• Document:
--- BEGIN ---

Rockin' is the ninth studio album by the Canadian rock band The Guess Who. It was originally released by RCA Records in 1972. It is the last album by the group to feature rhythm guitarist Greg Leskiw.

Two charting singles were released from the album. "Heartbroken Bopper" spent seven weeks on the Billboard Hot 100 peaking at number 47 and "Guns, Guns, Guns" spent six weeks on the Billboard Hot 100 peaking at number 70.

Release history
In addition to the usual 2 channel stereo version the album was also released by RCA in a 4 channel quadraphonic version on 8-track tape. The quad version was never released on the LP format.

In 2019 the album was reissued again in the UK by Dutton Vocalion on the Super Audio CD format. This disc is a 2 albums on 1 disc compilation which also contains the 1973 album The Best of The Guess Who Volume II. The Dutton Vocalion release contains the complete stereo and quad versions of both albums.

Reception
AllMusic's Joe Viglione: "As an artistic statement it's all very interesting, but for a band whose bread and butter was the Top 40, this stuff tempts fate a bit too much...  Rockin'  is a strange exercise whose best parts showed up on ''The Best of the Guess Who, Vol. 2."

Track listing
All songs written by Burton Cummings and Kurt Winter except noted.
Side one
"Heartbroken Bopper" - 4:52
"Get Your Ribbons On" - 2:36
"Smoke Big Factory" (Cummings, Winter, Jim Kale) - 3:57
"Arrivederci Girl" (Cummings) - 2:31
"Guns, Guns, Guns" (Cummings) - 4:59
Side two
"Running Bear" (J.P. Richardson) - 2:19
"Back to the City" - 3:37
"Your Nashville Sneakers" (Cummings) - 2:55
"Herbert's a Loser" (Greg Leskiw, Winter) - 3:35
"Hi Rockers!" - 6:50
a) "Sea of Love" (Phil Phillips, George Khoury)

--- END ---

• Tasks to complete:
- A) In the Rockin' album article, transcribe the passage between "Two charting singles" and "the LP format.", inclusive.
- B) In the Rockin' album article, what reason does Joe Viglione give for saying the album tempts fate too much?

• Given information:
--- BEGIN ---

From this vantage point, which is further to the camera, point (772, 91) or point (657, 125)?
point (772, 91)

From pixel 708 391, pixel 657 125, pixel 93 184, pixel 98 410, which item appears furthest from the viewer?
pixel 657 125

--- END ---

• Answers to the tasks:
- A)
Two charting singles were released from the album. "Heartbroken Bopper" spent seven weeks on the Billboard Hot 100 peaking at number 47 and "Guns, Guns, Guns" spent six weeks on the Billboard Hot 100 peaking at number 70.

Release history
In addition to the usual 2 channel stereo version the album was also released by RCA in a 4 channel quadraphonic version on 8-track tape. The quad version was never released on the LP format.

- B) Viglione points to the band's bread and butter being the Top 40. He calls the album very interesting as an artistic statement, but says that for a band of that kind, this material tempts fate a bit too much.